Dapper lächelte schwach. »Griffin, mit deiner Erlaubnis würde ich gern vorschlagen, dass mich das Mädchen begleitet. Ihr werdet sie nicht mitnehmen dürfen und ich könnte sie gut gebrauchen.« Er hustete und bemühte sich, sein wirkliches Anliegen zu verbergen. »Gott weiß, sie wird niemals einverstanden sein, zu Hause zu bleiben.«
Griffin trank seinen Kaffee aus. »Wenn Stephanie einverstanden ist, habe ich nichts dagegen. Wir werden schon genug Ärger bekommen, wenn wir versuchen, James mit Evelyn einzuschleusen.«
Beide sahen mich an.
»Unter einer Bedingung«, sagte ich, weil ich dafür sorgen wollte, dass Steph zumindest das mitnehmen konnte. »Morgen ist unsere Abschlussfeier. Ihr könnt erst aufbrechen, wenn sie vorbei ist. Sie ist Jahrgangsbeste und hält die Abschlussrede, verdammt. Und da ich nicht dabei sein werde, erwarte ich von euch« – dabei sah ich Onyx streng an –, »dass ihr beide dort sein und Konfetti werfen werdet.«
Lincoln ergriff unter dem Tisch meine Hand. Ja, es war total ätzend, dass ich nicht dabei sein konnte.
Dapper nickte. »Wir können die Zeit dazu nutzen, den Rest dieses Textes zu übersetzen und Vorbereitungen zu treffen. Wir werden zur Abschlussfeier gehen.«
»Sprich für dich selbst. Lieber würde ich mir eine geladene Knarre an den Kopf halten«, sagte Onyx.
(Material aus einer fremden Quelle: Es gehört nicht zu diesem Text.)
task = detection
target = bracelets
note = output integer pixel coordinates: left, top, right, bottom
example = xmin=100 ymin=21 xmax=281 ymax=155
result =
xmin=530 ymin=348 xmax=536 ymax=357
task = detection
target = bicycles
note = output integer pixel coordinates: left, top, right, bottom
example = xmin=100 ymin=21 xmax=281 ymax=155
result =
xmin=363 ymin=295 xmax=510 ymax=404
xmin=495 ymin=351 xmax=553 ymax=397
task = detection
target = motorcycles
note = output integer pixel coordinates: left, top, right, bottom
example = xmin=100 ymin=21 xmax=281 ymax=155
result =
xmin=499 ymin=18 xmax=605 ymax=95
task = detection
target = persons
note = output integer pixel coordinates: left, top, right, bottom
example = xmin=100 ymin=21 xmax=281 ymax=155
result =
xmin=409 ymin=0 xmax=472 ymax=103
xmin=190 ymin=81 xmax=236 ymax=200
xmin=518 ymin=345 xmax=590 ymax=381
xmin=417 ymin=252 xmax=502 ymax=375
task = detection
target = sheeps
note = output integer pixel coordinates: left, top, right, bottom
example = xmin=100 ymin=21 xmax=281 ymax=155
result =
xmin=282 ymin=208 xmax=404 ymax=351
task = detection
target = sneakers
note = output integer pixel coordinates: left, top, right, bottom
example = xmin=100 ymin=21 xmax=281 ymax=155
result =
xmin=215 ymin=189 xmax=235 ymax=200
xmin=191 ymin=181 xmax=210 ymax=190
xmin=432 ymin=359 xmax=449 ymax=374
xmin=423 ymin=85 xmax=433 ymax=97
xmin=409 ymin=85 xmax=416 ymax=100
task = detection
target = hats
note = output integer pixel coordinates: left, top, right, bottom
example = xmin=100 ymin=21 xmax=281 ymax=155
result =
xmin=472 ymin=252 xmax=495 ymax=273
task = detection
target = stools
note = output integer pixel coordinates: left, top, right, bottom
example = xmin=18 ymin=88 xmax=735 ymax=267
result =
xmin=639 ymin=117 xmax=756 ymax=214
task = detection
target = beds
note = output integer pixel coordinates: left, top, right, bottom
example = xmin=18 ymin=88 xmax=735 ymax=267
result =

»Ich glaube schon, dass ich für dich sprechen kann, weil du vermutlich vorhast, mit auf unsere kleine Reise zu gehen.«
Onyx verdrehte die Augen und kippte den Rest aus seinem Glas hinunter.
Yep. Definitiv mehr als nur Freunde, wenn Dapper ihn dazu bringen kann, zu einer Highschool-Abschlussfeier zu gehen.
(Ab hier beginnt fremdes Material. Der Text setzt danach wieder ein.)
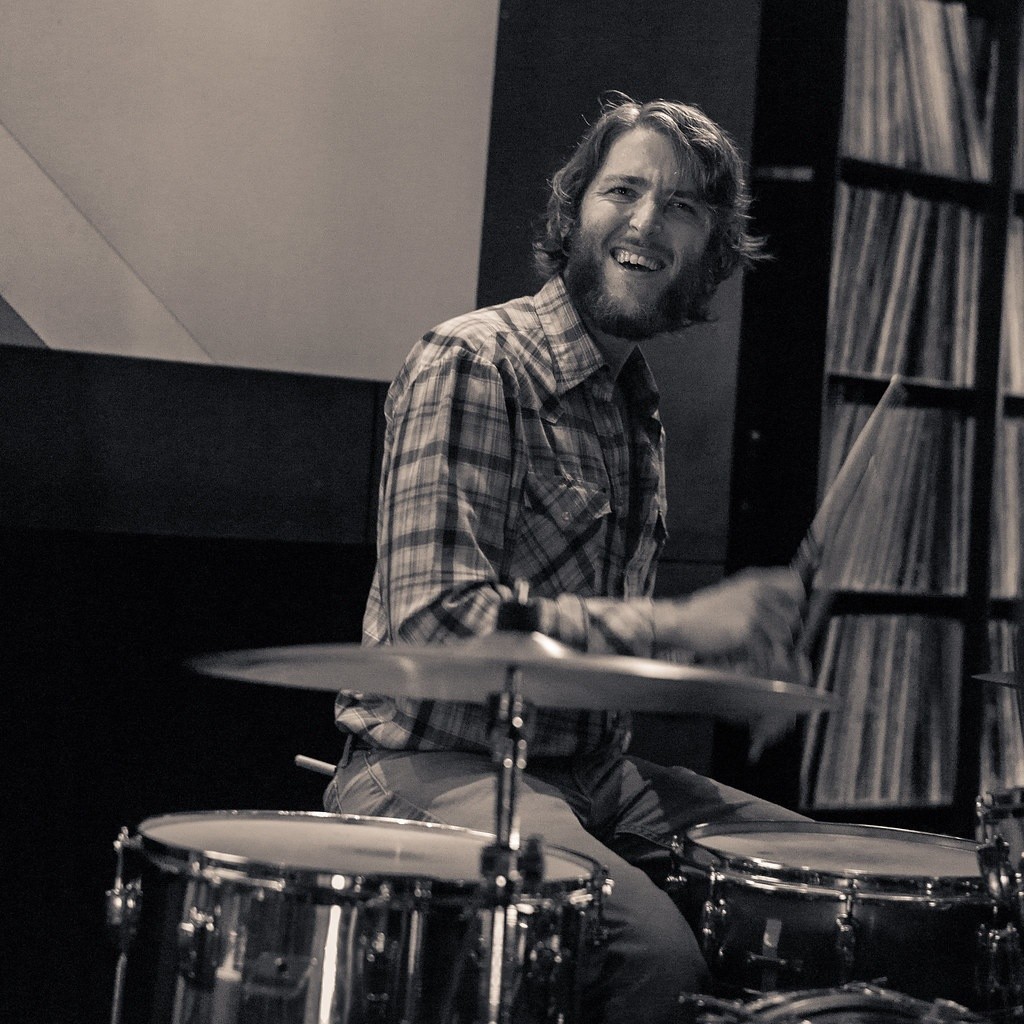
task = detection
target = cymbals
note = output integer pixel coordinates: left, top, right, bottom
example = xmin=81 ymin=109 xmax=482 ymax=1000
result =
xmin=186 ymin=633 xmax=842 ymax=718
xmin=972 ymin=669 xmax=1023 ymax=690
»Begreifst du jetzt, zu was du mich verurteilt hast?« Onyx funkelte mich an. »Mein einziger Trost ist zu wissen, dass du bis auf Weiteres mit deinem Sonnenschein von Mutter festsitzen wirst.«
Ich funkelte zurück.
»Oh«, sagte er und fasste sich mit der Hand an die Brust. »Ist das dein böser Blick? Gleich fang ich an zu zittern.«
Ungläubig sah ich Linc an. Der Verräter unterdrückte ein Lächeln.
»Was ist daran so witzig?«, sagte ich.
Er zuckte mit den Schultern. »Alles, was du jetzt noch tun musst, ist, Steph lang genug von Salvatore zu trennen, damit du sie davon überzeugen kannst, sich nicht als blinder Passagier in unserem Flugzeug zu verstecken.«
»Oh, Shit.«
»Vielleicht wird das gar nicht nötig sein«, sagte Griffin, der damit unsere Aufmerksamkeit wieder auf sich lenkte. Etwas sagte mir, dass das ein weiterer Grund war, weshalb Griffin beschlossen hatte, dass unser heutiger Kriegsrat privat blieb.